Breaking down silos of authority within health care facilities has been a long-standing industry goal. And, while such initiatives often are valued for delivering improved efficiencies, there also are patient, staff and visitor safety benefits to be achieved from fostering greater cooperation between operational departments.

This is especially true for the health facility security function, where a new generation of advanced electronic devices and systems has dictated a level of interdepartmental cooperation that goes far beyond the traditional goal of enlisting hospital employees to be the "eyes and ears" of the security effort.

Conducted by Health Facilities Management in cooperation with the American Society for Healthcare Engineering and sponsor Tyco Integrated Security, our 2012 Hospital Security Survey looks at the complex relationship between the hospital security, facilities and information technology (IT) departments as they design, install and operate effective security infrastructures to meet today's challenges.

While IT and other operational departments can often disagree on what constitutes an integrated security effort, and such initiatives can greatly vary from facility to facility, our survey found the general trend is overwhelmingly toward more cooperation between the IT and other departments involved in security.
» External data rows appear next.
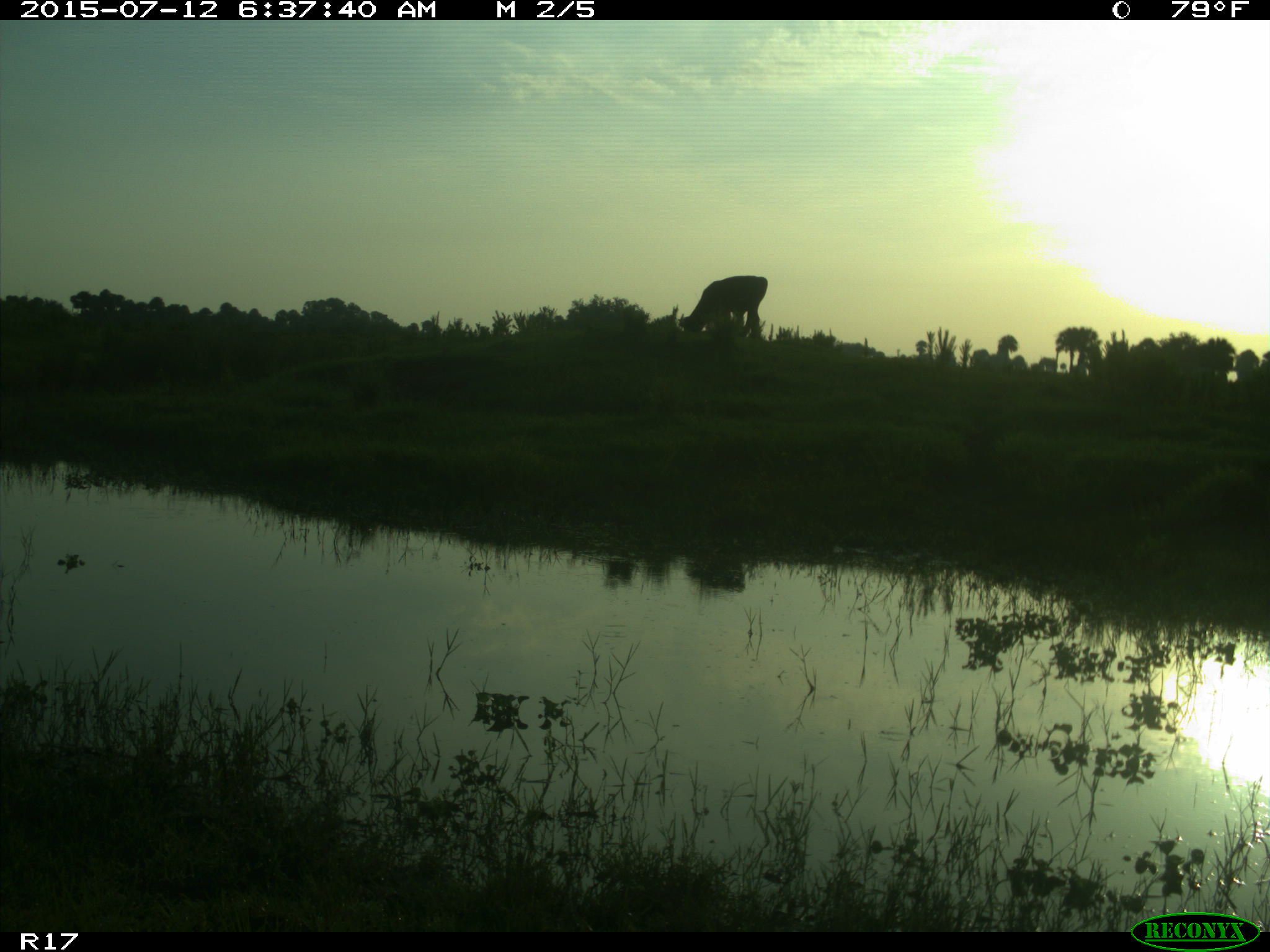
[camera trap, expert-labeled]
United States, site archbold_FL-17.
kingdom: Animalia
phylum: Chordata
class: Mammalia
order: Artiodactyla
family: Bovidae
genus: Bos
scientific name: Bos taurus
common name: domestic cow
This, of course, does not exclude the human side of security, where staffing is expected to rise a bit further in the coming year, and training employees outside of the security department to assist with events and document their experiences remains a top priority.

Indeed, our survey finds that a fully functional hospital security effort is truly a team effort and nowhere is it more important to break down those old silos than in protecting hospitals and their occupants.